## To-do list
**a.** From the critique of historical writing, list every contributor to the Cambridge Modern History whom it praises as excellent, with the subject of each one's work.
**b.** Resume the critique of historical writing after its final sentence.

## Source extract

* * *

Mr. Herbert, Paul’s work is an excellent specimen of what a man whose bent is journalistic rather than historical can accomplish. He writes with a ready pen. His narrative flows along like a stream in March. He tackles all subjects with equal assurance: yet in the main he conveys a correct impression of the course of events. He has formed his style on Macaulay, the best of models for those whose permanent attitude toward History is that of the journalist, although Macaulay himself was truly a historian. Read Paul, and then turn to Walpole’s treatment of the same episode, if you would test whether your own temper is journalistic or historical.

To define the character of individual historians is easy; not so the attempt to judge a collective work like the Cambridge Modern History ,7 which is neither homogeneous nor unified. It may serve many purposes; so that to confess that it is often hard reading might do scant justice to its worth as a book of reference. The value of its contributions varies unduly. Lord Acton, who planned it, was such an undismayed devourer of treatises — witness his list of the Hundred Best Books — that he probably overestimated the appetite of the average intelligent person. The editors who have succeeded him lack the power to weld and harmonize the material: perhaps, indeed, they wished to do neither, preferring to let monographs overlap in time and topics, and to give advocates of conflicting causes an opportunity to confound each other. The proposition that each topic shall be dealt with by the best authority sounds very attractive; in practice, however, the “best authority” may be a poor writer or a lumbering thinker, so that in any given volume you will encounter several desert stretches. The Cambridge History would have been better had the editors decided more clearly whether it was to serve mainly for reading or for reference.

To criticise it in detail would require the knowledge of more than a single specialist. When an English work, intended for English readers, tells us, almost on the first page of its first volume, that America was discovered by “ Cristoforo Colombo,” we can have no further surprises at any fantasticality the British mind may evolve in its losing struggle with foreign proper names. If “ Columbus ” be not English by this time, then “ William the Conqueror ” is not. A more important defect is the failure to provide marginal titles or to subdivide the monographs: while as an example of waste of time and money nothing can surpass the hundred or more pages of bibliography appended to each volume. The entire work will contain perhaps fourteen hundred pages of book lists, not one of which is complete, and most of which will be soon outgrown. Just when scholars of other nations have seen the advisability of relegating bibliography to special works, English scholars have waked up to its importance. In all likelihood the next ten years will witness the publication of standard lists in all topics, and historians outside of England will no more attempt to make their own exhaustive bibliography than their own paper and ink.

But after every deduction has been made, the Cambridge History remains a work of great value. It may justly claim to have no rival in English. Some of its monographs are fine specimens of epitomized learning. Mr. Henry C. Lea’s survey of “ The Eve of the Reformation,” Mr. L. A. Burd’s remarkable analysis of Machiavelli, Mr. J. H. Rose’s papers on Napoleon, Principal Fairbairn’s chapters on theological development, Professor William Cunningham’s description of economic change, stand out, each in its way, as excellent.

* * *

## Given information
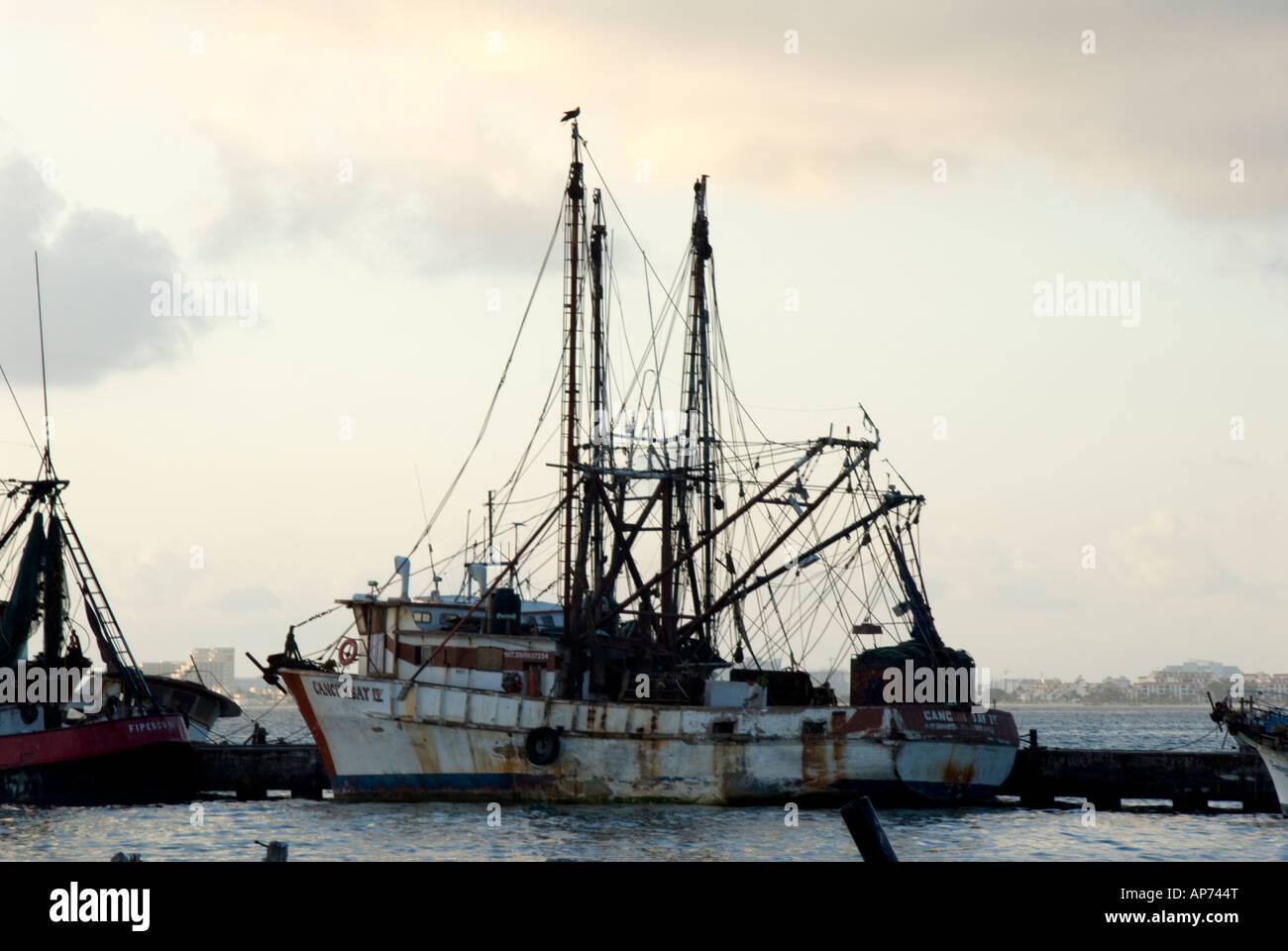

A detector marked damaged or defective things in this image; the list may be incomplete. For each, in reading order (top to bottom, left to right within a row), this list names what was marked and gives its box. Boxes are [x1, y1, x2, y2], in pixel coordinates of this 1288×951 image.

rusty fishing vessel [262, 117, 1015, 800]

* * *

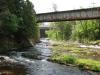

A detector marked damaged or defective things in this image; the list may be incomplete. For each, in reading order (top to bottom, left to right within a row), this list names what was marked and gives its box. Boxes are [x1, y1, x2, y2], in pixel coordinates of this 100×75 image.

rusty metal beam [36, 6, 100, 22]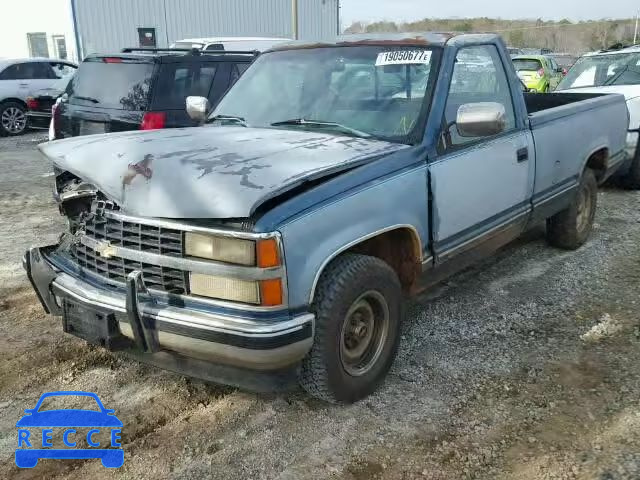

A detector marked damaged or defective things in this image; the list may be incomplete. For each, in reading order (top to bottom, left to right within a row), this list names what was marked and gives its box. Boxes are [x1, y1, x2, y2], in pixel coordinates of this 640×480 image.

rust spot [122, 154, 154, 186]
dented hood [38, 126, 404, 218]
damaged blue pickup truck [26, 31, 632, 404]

* * *

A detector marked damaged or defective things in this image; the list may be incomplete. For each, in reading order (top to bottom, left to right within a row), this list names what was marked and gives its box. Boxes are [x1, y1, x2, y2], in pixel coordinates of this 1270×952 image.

* * *

## Results of the tasks
**a.**
- Mr. Henry C. Lea: a survey of "The Eve of the Reformation"
- Mr. L. A. Burd: an analysis of Machiavelli
- Mr. J. H. Rose: papers on Napoleon
- Principal Fairbairn: chapters on theological development
- Professor William Cunningham: a description of economic change

**b.**
The collection has the further present merit of enabling us to appraise the contemporary English school of historical writers. One perceives at a glance how far they have emerged from the polemic stage, and how much German lore they have absorbed. They have begun to imitate the zeal of Freeman without his pugnacity, and the accuracy of Stubbs without his dryness. True to the sane AngloSaxon instinct, they never quite divorce History from actual life: but regard it rather as the school wherein the Present should get its wisest instruction. One still feels, perhaps, that university posts at Oxford and Cambridge are not the best training ground for that candor and perfect freedom without which no historian can be first class. There still cling, and long must cling, to those universities the prejudices and traditions of ecclesiastical and political Toryism. The naturalness with which English historians gravitate into bishops’ sees is itself suspicious. There is something almost comic in the persistence with which Bishop Stubbs asserted year after year that your theologian is the best qualified historian, —ignoring, with characteristic English stolidity, the fact that, in pledging himself to the Establishment, he vitiated his judgment on the pivotal controversy in English history.

Stubbs used to tell with the greatest satisfaction the following story, not realizing how damning it is to his contention that men who have mortgaged themselves to an ecclesiastical system make the best historians. In a railway train, in 1863, he fell into conversation with a remarkable young man, — John Richard Green, — who was “holding in his hand a volume of Renan. I said to myself, ‘if I can hinder, he shall notread that book. ’ . . . (Green) came to me at Navestock afterwards, and that volume of Renan found its way uncut into my waste-paper basket!”8 So Stubbs, who prided himself on his historical veracity, confesses that he was afraid to have another historian read Renan’s Life of Jesus. In other words, Stubbs, in the most important question in history, plotted to have Green come to a decision without examining all the evidence! After that, the less we hear about the peculiar fitness of ecclesiastics for writing history, the better. The English universities are doubtless becoming fumigated of such clerical cant; but their traditional relations with the Establishment create an atmosphere in which the Stubbsian disingenuousness is too likely to be condoned.

The Cambridge Modern History may well be compared with The American Nation,9 a similar cooperative work, edited by Professor Albert Bushnell Hart. He divides his subject into twenty - six sections, each of which is treated in a separate volume by a specialist: but the total bulk will fall considerably short of the dozen ponderous English volumes. In make-up, at least, he has clearly the advantage. But the point of real interest is, How does American historical scholarship compare with the English ? Only a careful examination of both works, which are not yet complete, would warrant one in forming a final judgment; nevertheless, several characteristics may already be noted. The American writes more as a specialist, the Englishman from a more general culture. The American has less literary sense; but he has a keen eye for the main points, and he resembles a lawyer drawing up a brief: the Englishman seems to be addressing a university audience, and still quotes Latin with the air of one who expects to be understood. The American is more readable, the Englishman weightier.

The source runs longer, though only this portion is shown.